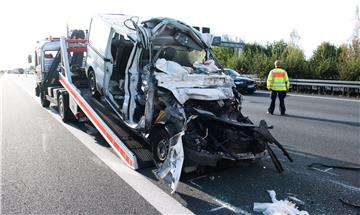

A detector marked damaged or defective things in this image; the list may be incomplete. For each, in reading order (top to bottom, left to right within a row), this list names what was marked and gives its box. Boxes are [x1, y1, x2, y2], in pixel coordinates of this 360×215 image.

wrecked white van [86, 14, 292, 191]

* * *

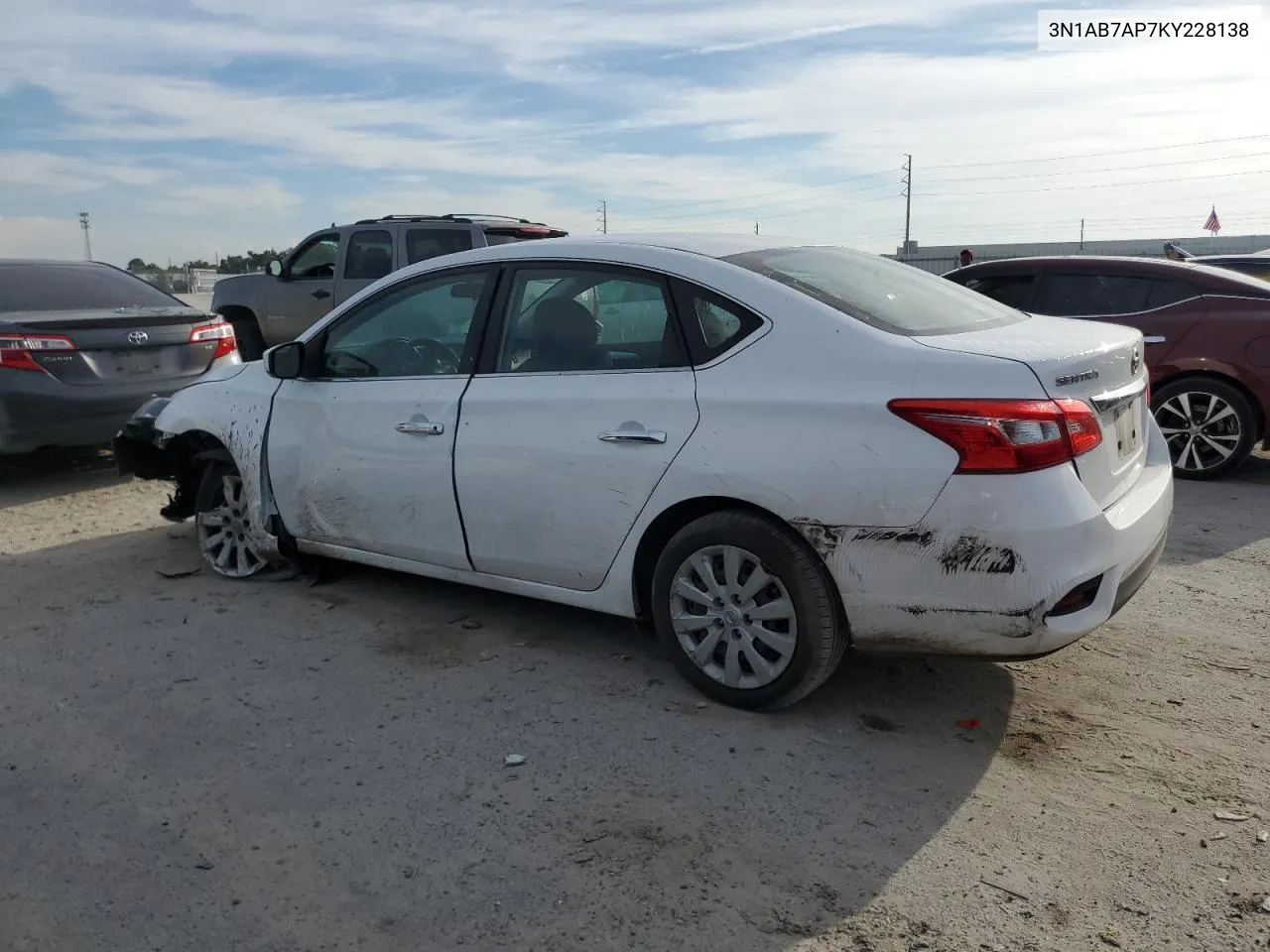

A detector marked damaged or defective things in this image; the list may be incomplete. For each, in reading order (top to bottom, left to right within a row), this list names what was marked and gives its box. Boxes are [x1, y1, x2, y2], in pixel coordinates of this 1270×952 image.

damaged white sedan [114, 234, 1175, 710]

--

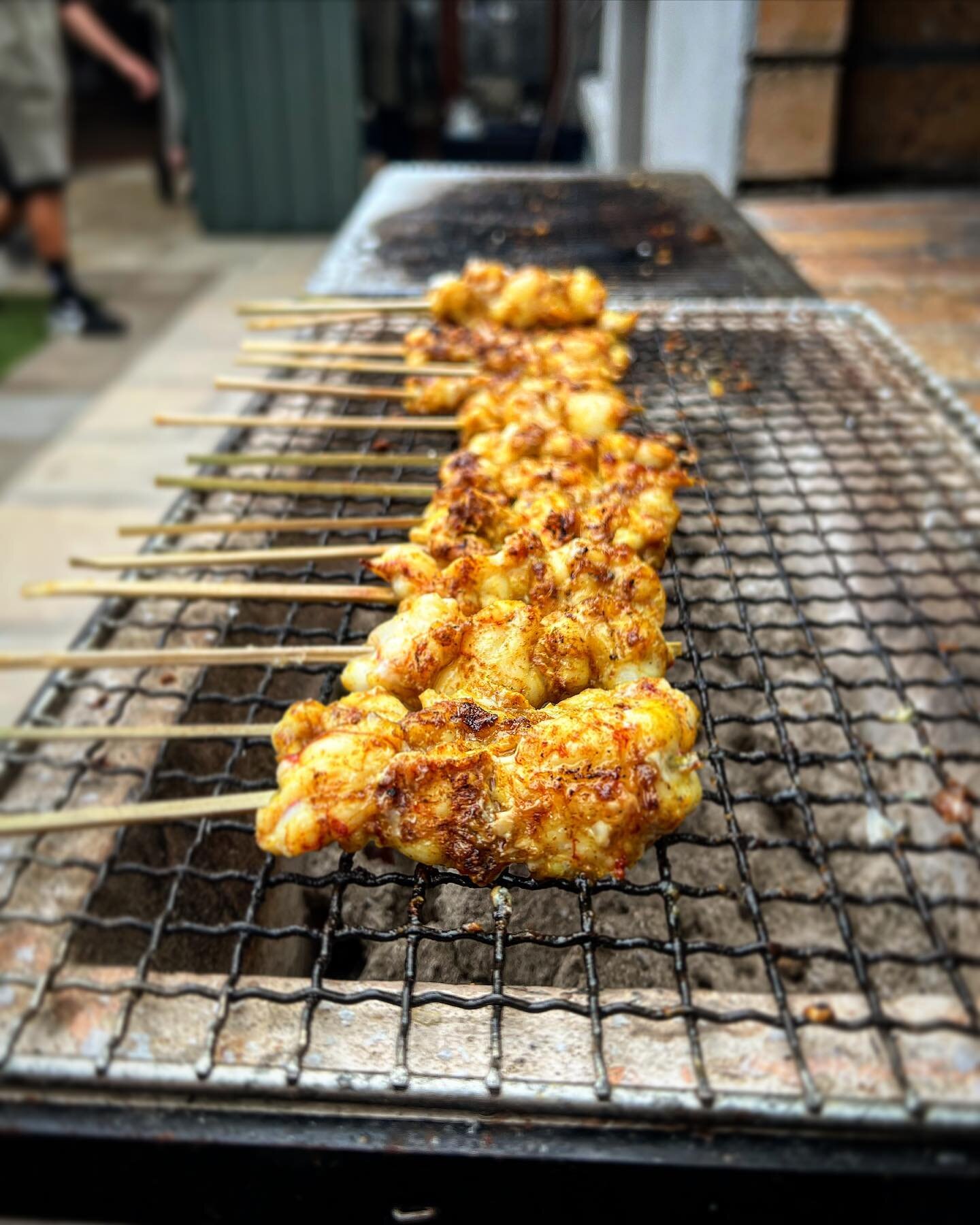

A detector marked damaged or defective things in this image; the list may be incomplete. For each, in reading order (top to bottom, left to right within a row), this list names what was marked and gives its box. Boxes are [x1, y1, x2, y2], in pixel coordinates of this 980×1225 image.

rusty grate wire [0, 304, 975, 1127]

* Job
Reproduce the text exactly, from the line with "this 980×1225 image." up to and including the line with "rusty grate wire [0, 304, 975, 1127]".

* Solution for this exercise
A detector marked damaged or defective things in this image; the list may be incomplete. For each, in reading order (top to bottom, left to right within a row), this list names what was marked and gives its box. Boxes are [x1, y1, x2, y2], in pixel coordinates of this 980×1225 image.

rusty grate wire [0, 304, 975, 1127]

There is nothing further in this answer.